She left them there, going on in an apparent sequence, “Have you heard much about me, Gavan?”
“A good deal,” he owned.
“I ask because I want to pick up threads; I want to know how many stitches are dropped, so to speak. Since you have heard, I want to know just what; I often seem to leave reverberations behind me. Some rather ugly ones, I fear. You heard, perhaps, that I was that rather ambiguous being, the young woman of fashion, materialistic, ambitious, hard.” Her gaze, with its cool scrutiny, was now upon him.
“Those are really too ugly names for what I heard. I gathered, on the whole, that you were merely very vigorous and that you had more opportunities than most people for vigor.”
“I’m glad that you saw it so; but all the same, the truth, at times, hasn’t been beautiful. I have, often, been too indifferent toward people who didn’t count for me, and too diplomatic toward those who did. You see, Gavan,” she put it placidly before him, not at all as if drawing near in confidence,—she was much further in her confidences than in her memories,—but merely as if she unrolled a map before him so that he might clearly see where, at present, they found themselves, “you see, I am a nearly penniless girl—just enough to dress and go about. Of course if I didn’t dress and didn’t go about I could keep body and soul together; but to the shrewd eyes of the world, a girl living on her friends, making capital of her personality, while she seeks a husband who will give her the sort of place she wants—oh, yes, the world isn’t so unfair, either, when one takes off the veils. And this girl, with the personality that pays, was put early in a place from where she could see all sorts of paths at once, see the world, in its ladder aspect, before her—all the horridness of low rungs and all the satisfaction of high ones. I have been tempted through complexity of understanding; perhaps I still am. One wants the best; and when one doesn’t see clearly what the best is, one is in danger of becoming ugly. But echoes are often distorting.”
Miss Gifford was now very fully before him, as she had evidently intended to be.

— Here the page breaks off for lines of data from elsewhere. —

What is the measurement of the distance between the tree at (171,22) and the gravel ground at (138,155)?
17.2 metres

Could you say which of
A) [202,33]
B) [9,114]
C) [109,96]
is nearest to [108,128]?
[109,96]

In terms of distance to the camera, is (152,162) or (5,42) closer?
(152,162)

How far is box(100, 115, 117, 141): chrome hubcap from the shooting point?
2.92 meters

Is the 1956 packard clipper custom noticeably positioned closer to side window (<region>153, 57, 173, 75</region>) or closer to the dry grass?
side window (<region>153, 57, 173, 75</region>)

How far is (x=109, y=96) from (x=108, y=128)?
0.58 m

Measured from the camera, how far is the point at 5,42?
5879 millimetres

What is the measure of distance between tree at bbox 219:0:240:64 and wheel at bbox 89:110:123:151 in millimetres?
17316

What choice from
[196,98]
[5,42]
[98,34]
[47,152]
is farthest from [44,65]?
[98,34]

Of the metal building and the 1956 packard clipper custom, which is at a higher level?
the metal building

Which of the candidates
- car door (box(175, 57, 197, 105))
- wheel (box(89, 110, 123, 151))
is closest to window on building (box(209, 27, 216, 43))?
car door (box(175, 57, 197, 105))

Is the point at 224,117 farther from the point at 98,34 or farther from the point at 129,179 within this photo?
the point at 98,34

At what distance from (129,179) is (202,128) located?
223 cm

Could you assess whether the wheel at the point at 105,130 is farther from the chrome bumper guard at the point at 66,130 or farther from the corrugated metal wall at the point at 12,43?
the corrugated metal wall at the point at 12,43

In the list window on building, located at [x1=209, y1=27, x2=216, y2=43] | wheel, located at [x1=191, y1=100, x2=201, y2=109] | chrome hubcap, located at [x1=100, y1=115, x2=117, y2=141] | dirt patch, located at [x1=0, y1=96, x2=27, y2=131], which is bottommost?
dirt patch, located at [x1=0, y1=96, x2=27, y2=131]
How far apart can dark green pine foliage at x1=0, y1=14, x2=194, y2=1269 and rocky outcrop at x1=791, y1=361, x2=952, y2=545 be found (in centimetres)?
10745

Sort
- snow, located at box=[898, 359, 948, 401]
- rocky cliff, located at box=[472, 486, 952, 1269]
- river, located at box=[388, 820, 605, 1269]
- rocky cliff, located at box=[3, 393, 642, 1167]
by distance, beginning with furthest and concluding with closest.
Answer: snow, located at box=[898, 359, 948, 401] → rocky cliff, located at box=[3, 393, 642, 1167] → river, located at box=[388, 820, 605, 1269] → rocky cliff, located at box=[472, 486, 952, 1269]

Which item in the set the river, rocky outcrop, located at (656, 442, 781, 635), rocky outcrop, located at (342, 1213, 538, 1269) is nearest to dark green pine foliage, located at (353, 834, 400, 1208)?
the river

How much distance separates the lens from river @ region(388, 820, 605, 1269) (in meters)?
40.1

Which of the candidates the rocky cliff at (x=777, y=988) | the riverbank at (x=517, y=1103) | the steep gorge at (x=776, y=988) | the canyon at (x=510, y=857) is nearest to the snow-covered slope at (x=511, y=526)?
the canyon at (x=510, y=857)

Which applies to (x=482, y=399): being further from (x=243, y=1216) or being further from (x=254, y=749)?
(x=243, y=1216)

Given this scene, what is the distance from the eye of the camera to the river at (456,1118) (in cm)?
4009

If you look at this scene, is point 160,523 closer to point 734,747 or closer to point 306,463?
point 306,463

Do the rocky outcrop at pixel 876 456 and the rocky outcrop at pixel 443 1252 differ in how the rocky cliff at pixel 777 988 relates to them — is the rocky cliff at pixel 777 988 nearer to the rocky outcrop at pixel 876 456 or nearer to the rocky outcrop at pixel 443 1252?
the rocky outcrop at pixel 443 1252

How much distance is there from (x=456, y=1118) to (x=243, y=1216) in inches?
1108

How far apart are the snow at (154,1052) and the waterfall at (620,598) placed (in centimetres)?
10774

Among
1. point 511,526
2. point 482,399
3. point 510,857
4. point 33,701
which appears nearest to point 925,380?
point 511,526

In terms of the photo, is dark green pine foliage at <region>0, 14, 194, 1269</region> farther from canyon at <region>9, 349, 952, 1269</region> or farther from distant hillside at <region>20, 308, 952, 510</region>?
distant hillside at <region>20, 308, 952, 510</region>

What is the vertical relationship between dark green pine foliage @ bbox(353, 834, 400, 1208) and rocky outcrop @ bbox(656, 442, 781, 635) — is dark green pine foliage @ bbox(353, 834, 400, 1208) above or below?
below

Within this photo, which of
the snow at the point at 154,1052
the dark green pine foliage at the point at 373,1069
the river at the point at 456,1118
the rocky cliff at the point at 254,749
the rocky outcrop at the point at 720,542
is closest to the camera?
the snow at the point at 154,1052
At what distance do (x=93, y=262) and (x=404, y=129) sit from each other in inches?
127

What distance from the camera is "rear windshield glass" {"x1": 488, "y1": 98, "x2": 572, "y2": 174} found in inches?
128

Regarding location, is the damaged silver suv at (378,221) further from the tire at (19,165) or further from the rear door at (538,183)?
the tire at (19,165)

It was as if she herself had drawn between them the barrier of the footlights and as if, on her chosen stage, she swept a really splendid curtsey. And this frank and panoplied young woman of the world was far easier to deal with than the reminiscent Eppie. He could comfortably smile and applaud from his stall, once more the mere spectator—easiest of attitudes.
“The echoes, on the whole, were rather magnificent, as if an Amazon had galloped across mountains and left them calling her prowess from peak to peak.”
Her eyes, quickly on his, seemed to measure the conscious artificiality, to compare it with what he had already, more helplessly, shown her. He felt his rather silly deftness penetrated and that she guessed that the mountain calls had not at all enchanted him. She owned to her own acuteness in her next words:
“And you don’t like young ladies to gallop across mountains. Well, I love galloping, though I’m sorry that I leave over-loud echoes. You, at all events, are noiseless. You seem to have sailed over my head in an air-boat. It was hard for me to keep any trace of you.”
“But I don’t at all mean that I dislike Amazons to have their rides.”